Wisdom//

3 Ways to De-Stress Your Relationship with Your In-Laws

It can be difficult to put your differences aside, but you can start building a stronger relationship by choosing to see the good in one another.

Syda Productions / Shutterstock
Syda Productions / Shutterstock

Relationships with in-laws are known to be stressful — after all, each family has its own dynamics, traditions, and parenting styles, and it can be hard to meld those in a way that pleases everyone. But, with some helpful strategies and patience, partners and their families can work together to embrace one another and make the most of the time they spend together. 

We asked members of the Thrive community to share the strategies they’ve used to successfully de-stress their relationships with their in-laws, and allow themselves to more fully enjoy family gatherings.

Accept your differences

“I remember that the way my in-laws do things is not the way I do things, and that’s OK. I am very much a planner — they are not. So when I know we’re going to get together with them I plan on there not being a plan. I’m able to let go a little bit by reminding myself that the day isn’t in my hands.”

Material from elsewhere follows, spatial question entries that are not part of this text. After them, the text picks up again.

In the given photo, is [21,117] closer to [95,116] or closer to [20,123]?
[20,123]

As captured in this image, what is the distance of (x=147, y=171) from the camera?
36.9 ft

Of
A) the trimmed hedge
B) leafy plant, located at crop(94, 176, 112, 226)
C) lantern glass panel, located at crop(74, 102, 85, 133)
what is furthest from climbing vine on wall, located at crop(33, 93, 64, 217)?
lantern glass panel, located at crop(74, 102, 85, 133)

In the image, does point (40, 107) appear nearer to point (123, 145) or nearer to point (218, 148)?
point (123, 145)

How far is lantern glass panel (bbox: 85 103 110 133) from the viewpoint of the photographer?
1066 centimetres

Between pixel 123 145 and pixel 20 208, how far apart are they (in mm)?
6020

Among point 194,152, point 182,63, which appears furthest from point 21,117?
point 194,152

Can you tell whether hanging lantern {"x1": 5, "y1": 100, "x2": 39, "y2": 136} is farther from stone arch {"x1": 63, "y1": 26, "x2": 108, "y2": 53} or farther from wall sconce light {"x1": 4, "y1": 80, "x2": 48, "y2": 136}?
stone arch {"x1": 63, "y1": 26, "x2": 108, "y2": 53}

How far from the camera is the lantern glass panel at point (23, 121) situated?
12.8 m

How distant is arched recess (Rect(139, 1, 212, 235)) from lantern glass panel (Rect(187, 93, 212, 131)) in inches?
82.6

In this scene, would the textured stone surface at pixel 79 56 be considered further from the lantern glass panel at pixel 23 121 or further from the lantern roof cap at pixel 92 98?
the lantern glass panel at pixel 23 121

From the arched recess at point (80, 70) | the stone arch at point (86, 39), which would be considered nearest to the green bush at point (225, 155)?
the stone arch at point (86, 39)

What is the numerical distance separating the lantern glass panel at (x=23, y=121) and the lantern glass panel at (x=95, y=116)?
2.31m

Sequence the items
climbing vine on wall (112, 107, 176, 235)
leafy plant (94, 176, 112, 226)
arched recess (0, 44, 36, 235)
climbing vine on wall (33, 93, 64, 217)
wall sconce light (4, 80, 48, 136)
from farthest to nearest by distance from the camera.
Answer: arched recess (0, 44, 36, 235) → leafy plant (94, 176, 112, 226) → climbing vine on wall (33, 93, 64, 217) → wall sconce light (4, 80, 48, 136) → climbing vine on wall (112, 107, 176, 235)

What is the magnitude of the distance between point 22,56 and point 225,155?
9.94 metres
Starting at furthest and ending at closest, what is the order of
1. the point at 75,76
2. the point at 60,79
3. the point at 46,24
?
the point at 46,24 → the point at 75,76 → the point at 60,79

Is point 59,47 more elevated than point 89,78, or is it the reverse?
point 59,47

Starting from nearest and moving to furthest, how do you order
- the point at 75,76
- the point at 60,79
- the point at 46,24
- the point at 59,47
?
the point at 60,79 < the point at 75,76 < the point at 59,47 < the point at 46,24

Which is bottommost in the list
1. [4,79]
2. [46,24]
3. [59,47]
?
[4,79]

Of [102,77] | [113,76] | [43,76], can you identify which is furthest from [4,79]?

—Lauren P., HR consultant, Tempe, AZ

Communicate with your partner

“Make a plan with your significant other regarding how long you want to stay, so that both of you are happy. Time your arrival toward the beginning of the event before drinks have been served, since alcohol always exacerbates situations. Make your rounds, say your hellos, and make small talk with the family. Then, let someone else take the spotlight. When you leave, say goodbye just to the immediate family, that way it’s less likely someone will drag you to stay.”

—GiGi Diaz, radio personality and entrepreneur, Miami, FL

Search for the good in one another

“Initially, my mother-in-law and I didn’t hold great opinions of one another. There came a point when I realized viewing her with hostility was unhealthy for all of us, including my partner. I searched to find one good thing about her, and I found it: She gave birth to the man I loved. If that was the only good thing she had ever done — and of course it wasn’t — that was enough. Now I see her differently. Finding at least one good thing about her changed my attitude, changed her attitude, and we were able to become friends.”